The look of this blog when viewed on a Windows machine has always subtly annoyed me. I’ve been using the default font setup for WordPress, which uses Lucida Grande first, and if that is not available it uses Verdana. Verdana to me looks, I don’t know, thin or stretched or something. Loose. Unfortunately most Windows boxes don’t come with Lucida Grande, so Verdana is what most people experience. Today I decided to do something about it.
It’s possible now to tell a broswer to load a font from the Web when displaying a particular page. I could quite easily put @font-face directives in my files, load copies of Lucida Grande onto the server, and I’d be done (except for Internet Explorer, and those people can get by with Verdana). Unfortunately, although technically pretty simple, that course of action would not be legal.
There’s a font on Windows called Lucida Sans Unicode (or something like that) which is very similar to Lucida, but is not nearly as good for italics and bold face. This will be my fall-back solution.
For a while today, however, I thought I might go look for a new font, something that caught the spirit of this blog, yet was easy to read on a screen and had a nice ink density. On top of that, it had to be free or at least reasonably priced, and it had to include good italic and bold versions, and it had to include the wacky Czech diacriticals for those few episodes where I use them, plus the full range of punctuation including a variety of dashes, copyright symbols, and stuff like that.
I came up empty. Making a good font is not at all simple, and the people who make the great ones quite understandably want to be paid for their work. If I found one that measured up to Lucida Grande in usefulness and that would give this site a unique feel, I might be tempted to pony up.
The closest thing I could find was a font called Liberation, which is a favorite in the Linux world. At this writing, those without Lucida Grande will see that font (unless you’re using Internet Explorer). It’s OK, but the text is actually a little smaller for the same font size. That certainly is annoying. I haven’t looked at the text on enough different screens to know for sure, but I think right now the lettering is too small.
How’s it looking for you, my windows-using readers? Do you have any favorite fonts? I think with screen resolutions improving, it’s even possible to consider a serifed font these days.
The font you’re using now seems a little on the small side, but not too bad. Then again, I’m running a very high-resolution screen, on which the smaller print isn’t really a problem, especially given that I like to have a high density of information. If the print is small but still legible, it’s OK by me.
The newest versions of Windows come with a font called Calibri that supposedly is designed specifically to look good on the Internet. It’s a sans-serif font that looks much like what I currently see on my screen on your blog. I don’t know exactly how it compares to Lucida Grande, however. Other sans-serif fonts you might look at include Eurostile, Franklin Book Gothic, and Kalinga.

• [DATA LINES]:
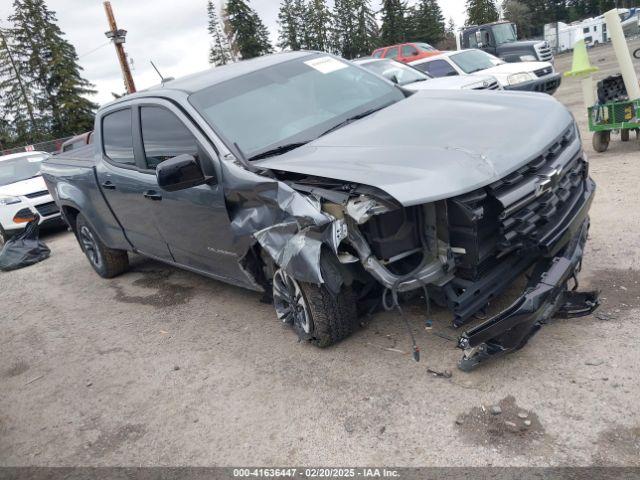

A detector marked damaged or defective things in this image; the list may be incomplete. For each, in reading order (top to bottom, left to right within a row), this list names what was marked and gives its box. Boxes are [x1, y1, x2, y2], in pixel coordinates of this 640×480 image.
...
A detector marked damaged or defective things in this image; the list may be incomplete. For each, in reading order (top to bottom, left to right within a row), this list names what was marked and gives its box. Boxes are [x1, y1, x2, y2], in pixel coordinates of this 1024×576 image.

• [TO BE DONE]:
**A.** Answer these questions about the blog post on fonts:
(i) Which font does the default WordPress setup try first?
(ii) Which font is described as a favorite in the Linux world?
(iii) Which font in the newest versions of Windows is said to be designed to look good on the Internet?
**B.** Duplicate the part of the blog post on fonts that opens with the words containing "For a while" and closes with "to pony up.".
**C.** Please write the next part of the blog post on fonts, continuing from its last sentence.
The rows come from a separate source.

• [SOLVED TASKS]:
**A.**
(i) Lucida Grande
(ii) Liberation
(iii) Calibri

**B.**
For a while today, however, I thought I might go look for a new font, something that caught the spirit of this blog, yet was easy to read on a screen and had a nice ink density. On top of that, it had to be free or at least reasonably priced, and it had to include good italic and bold versions, and it had to include the wacky Czech diacriticals for those few episodes where I use them, plus the full range of punctuation including a variety of dashes, copyright symbols, and stuff like that.
I came up empty. Making a good font is not at all simple, and the people who make the great ones quite understandably want to be paid for their work. If I found one that measured up to Lucida Grande in usefulness and that would give this site a unique feel, I might be tempted to pony up.

**C.**
And speaking of serif fonts, I’ve been using Georgia on my blog all along. I’ve rather grown to like that font. However, it’s too ornate to go well with the overall design of your blog. If you were to go with a serif font, you’d want to use one in which the serifs are understated, such as Cambria, Century, or Iskoola Pota.
I’ll try Calibri in machines that have it installed already, but all the fonts you mentioned would be expensive to license so that all users could see the same thing. It’s a nice-looking font and Windows 7 includes bold and italic versions so it will render well.
But… the dang thing is another font that is smaller than average. Would it kill these guys to make 12-point fonts all be the same height? We’ll see how it goes tomorrow.
1) As I read this post, I notice that the font in the comments is different than the font in the actual post; and the font in the comments is very nice to my eyes. Clean, smooth, easy to distinguish.
2) I am not very up on fonts as a whole, and I have not read much about fonts in general. I did once run across a very pedantic article about fonts that made a huge deal about what we call ‘fonts’ really being ‘type face.’ As I said pedantic. It totally reminded me of the sneering folks who correct you when you say ‘chimpanzee’ – “I’t actually a Bonobo.” Whatever. I bet they don’t call themselves that.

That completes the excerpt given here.